We are proud of our local area, part of that is supporting local businesses. With the column so near by and following the renovation step by step, it was only fitting that we partnered up with the Twr Marcwis / Marquess of Anglesey's Column charity.

If you buy a car from us, you'll receive a FREE pass to visit this iconic local landmark, the Marquis Tower!


In recent years, the condition of the column had deteriorated. Many of the wooden steps in the tower had rotted, and posed a severe fire risk. As a result, the column closed to the public in March 2012, with no formal restoration proposals agreed. The last 'column keeper' was David Blackmore who lived in the cottage and took care of the site for 20 years.
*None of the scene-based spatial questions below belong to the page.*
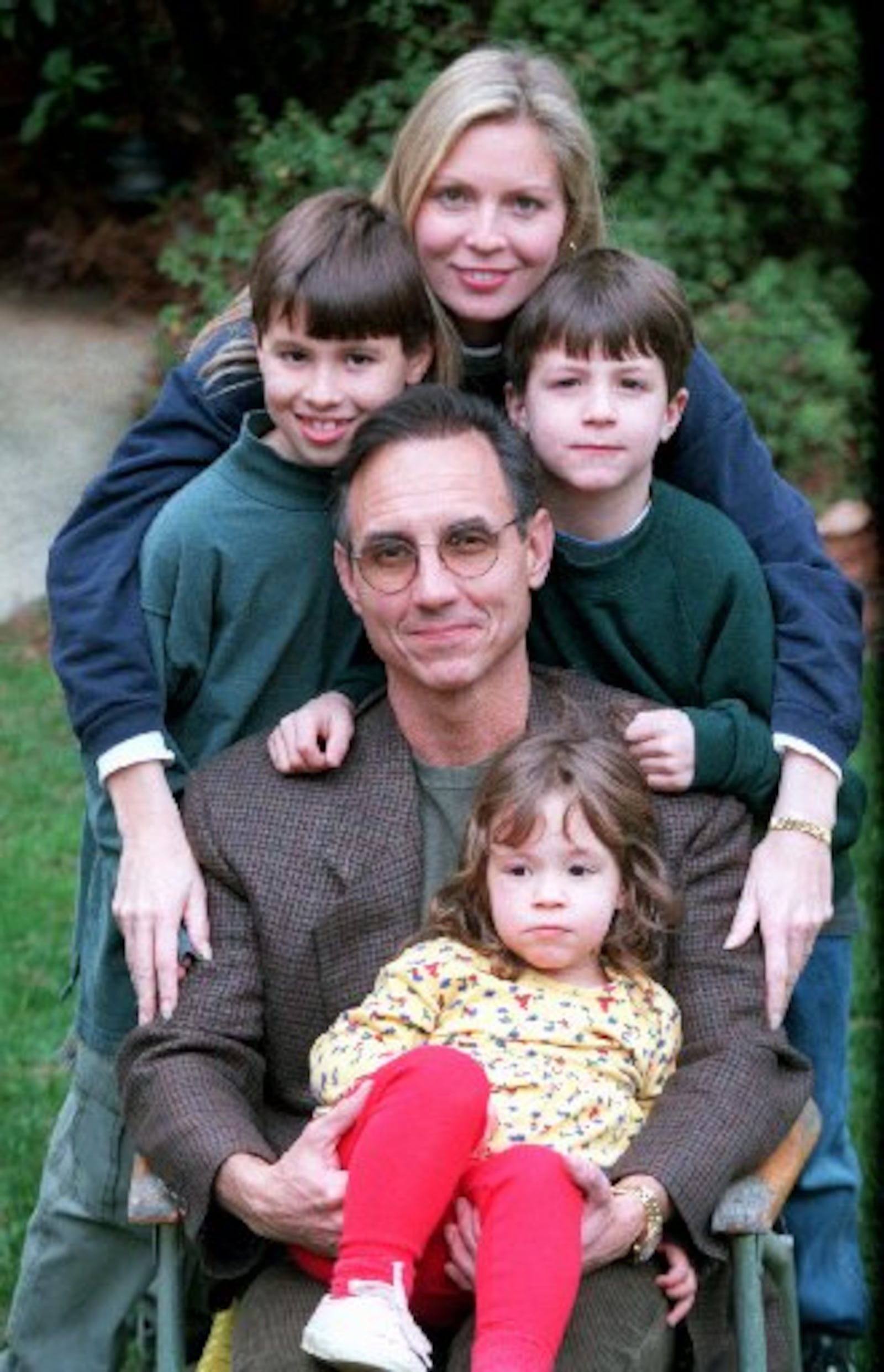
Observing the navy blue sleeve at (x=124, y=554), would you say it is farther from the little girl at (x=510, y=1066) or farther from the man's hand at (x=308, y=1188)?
the man's hand at (x=308, y=1188)

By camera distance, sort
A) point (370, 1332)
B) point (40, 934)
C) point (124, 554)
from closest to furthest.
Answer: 1. point (370, 1332)
2. point (124, 554)
3. point (40, 934)

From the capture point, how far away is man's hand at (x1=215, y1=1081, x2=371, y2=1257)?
3406 mm

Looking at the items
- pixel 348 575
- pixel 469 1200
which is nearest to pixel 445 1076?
pixel 469 1200

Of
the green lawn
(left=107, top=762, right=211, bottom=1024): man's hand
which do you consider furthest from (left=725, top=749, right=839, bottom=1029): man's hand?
the green lawn

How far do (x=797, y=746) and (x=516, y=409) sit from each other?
2.01 ft

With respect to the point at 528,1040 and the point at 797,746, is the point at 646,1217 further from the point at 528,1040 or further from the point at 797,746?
the point at 797,746

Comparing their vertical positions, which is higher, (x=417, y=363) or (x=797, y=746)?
(x=417, y=363)

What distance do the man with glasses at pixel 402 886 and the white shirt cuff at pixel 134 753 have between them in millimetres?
67

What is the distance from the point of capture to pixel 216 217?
10.2 m

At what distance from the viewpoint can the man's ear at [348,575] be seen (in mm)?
3771

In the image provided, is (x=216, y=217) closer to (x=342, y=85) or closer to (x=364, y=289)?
(x=342, y=85)

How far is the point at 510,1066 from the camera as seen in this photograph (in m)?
3.49

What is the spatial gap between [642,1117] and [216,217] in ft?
23.0

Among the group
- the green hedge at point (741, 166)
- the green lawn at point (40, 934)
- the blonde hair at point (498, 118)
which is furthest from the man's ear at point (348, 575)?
the green hedge at point (741, 166)
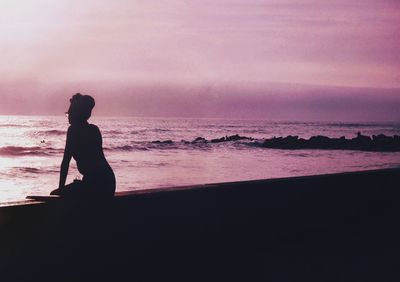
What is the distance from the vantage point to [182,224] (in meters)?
5.02

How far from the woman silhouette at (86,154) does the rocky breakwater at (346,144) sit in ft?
116

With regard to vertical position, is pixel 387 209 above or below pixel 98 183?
below

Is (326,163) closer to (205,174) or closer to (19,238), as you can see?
(205,174)

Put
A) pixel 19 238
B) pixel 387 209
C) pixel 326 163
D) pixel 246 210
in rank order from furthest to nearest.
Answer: pixel 326 163, pixel 387 209, pixel 246 210, pixel 19 238

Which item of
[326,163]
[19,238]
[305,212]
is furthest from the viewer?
[326,163]

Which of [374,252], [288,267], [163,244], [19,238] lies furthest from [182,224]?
[374,252]

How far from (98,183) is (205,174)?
16749 millimetres

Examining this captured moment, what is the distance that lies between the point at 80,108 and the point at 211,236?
5.83ft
In 2017, the 200th year of the column's life, a charity, the Anglesey Column Trust, was set up to look into the possibility of repairing and re-opening the column. In 2018, £60,000 funding from the National Lottery was awarded towards restoring the column which was used to further assess work needed and prepare further funding applications. In September 2020, £19,300 was granted by the National Lottery Heritage Fund's Emergency section for the installation of CCTV and other security features. In July 2021 the largest grant to date of £872,000 was given. This will allow not only the re-opening of the column but parking to be made available, a visitor centre opened in the cottage and a viewing platform for disabled visitors.


​The Marquess of Anglesey's Column (also known as Anglesey Column or by the Welsh name Tŵr Marcwis) is a Doric column near the Menai Strait in Wales. It is dedicated to Henry William Paget (the first Marquess of Anglesey) to commemorate his valour in the Napoleonic Wars. The column is a Grade II* listed building.

The 27-metre-high (89 ft) monument (designed by Thomas Harrison) was erected close to Paget's country retreat at Plas Newydd, in 1817. On the foundation stone there is an inscription in English, Welsh and Latin:

The inhabitants of the counties of Anglesey and Caernarvon have erected this column in grateful commemoration of the distinguished military achievements of their countryman HENRY WILLIAM, MARQUESS OF ANGLESEY the leader of the British Cavalry in Spain throughout the arduous Campaign of 1807 and Second in Command of the Armies confederated against France at the memorable battle of Waterloo on the 18th of June 1815. Thomas Harrison Architect.

During the battle of Waterloo, Paget (at that time Lord Uxbridge) lost his leg to a cannonball hit. It is claimed he turned to Lord Wellington when his leg was hit, and exclaimed, "By God, sir, I've lost my leg!" – to which Wellington replied, "By God, sir, so you have!". Paget was later fitted with the first ever articulated wooden leg.

The column stands on an outcrop of blueschist rock, formed when pillow lavas were metamorphosed under high pressure but at relatively low temperature. This example is amongst the oldest known in the world, and in 2010 the site was declared a Geological Site of Special Scientific Interest.It is a star feature of the GeoMôn UNESCO Global Geopark.